John Cutler’s latest TBM 381: Stop Trying To Make Prioritization “Easy” nails the tension I’ve been feeling while juggling renovation schedules, work, and side projects. He breaks prioritization into ambition, capacity orchestration, and net-new investment, then shows why leaning too hard on any single frame leaves you in fantasy, treadmill, or “just throw money at it” territory. It’s a reminder that the uncomfortable dialogue is the point and that frameworks should support, not replace, the ongoing negotiation.

ESP32-S3 E-Paper for Home Status Boards #

I saved the LILYGO T5 4.7" e-paper board as a candidate for the next iteration of the Home Assistant display. It’s an ESP32-S3 rig with Wi-Fi, Bluetooth, a battery-friendly e-ink panel, and enough GPIO to wire up sensors, so it leans perfectly into my “glanceable dashboards everywhere” energy. The reminder about avoiding endless partial refreshes is also a good nudge to design screens that update in deliberate bursts instead of thrashing the display.

Orchestrating Multiple Agents Like a Team Lead #

This Enterprise Technology Leadership Summit session on multi-agent orchestration has been echoing ever since Vegas. It frames command-line agents as a 5x productivity boost when you run them in parallel, but cautions that code merging becomes the new bottleneck. Temporal gets a shout-out as the workflow glue, and there’s a great aside about needing an “AI nanny” UI that keeps agents on task. Steve Yegge and Gene Kim’s Vibe Coding book is definitely on my reading list this fall.

Vision vs. Structure #

We talk a lot about vision and structure, but big plans stall when no one specifies the tie-breakers, the cadence, or where decisions actually live. Too often, a grand org chart shows “a committee of ten makes the call,” but how do they decide? What if they don’t agree? Who tracks the work, or sets priorities when everything feels important?

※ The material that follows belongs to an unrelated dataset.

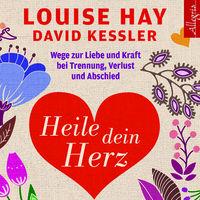 Louise L. Hay, Heile dein Herz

It’s easy to sketch the top-level structure, much harder to design the machinery underneath. The glue of real organizations is found in those invisible processes: how decisions get recorded, revisited, and resolved. Without that administrative plumbing, even the boldest strategies leak energy before they reach the ground. The thought for the week: treat those gritty details as a first-class design problem. They’re not bureaucracy, they’re infrastructure.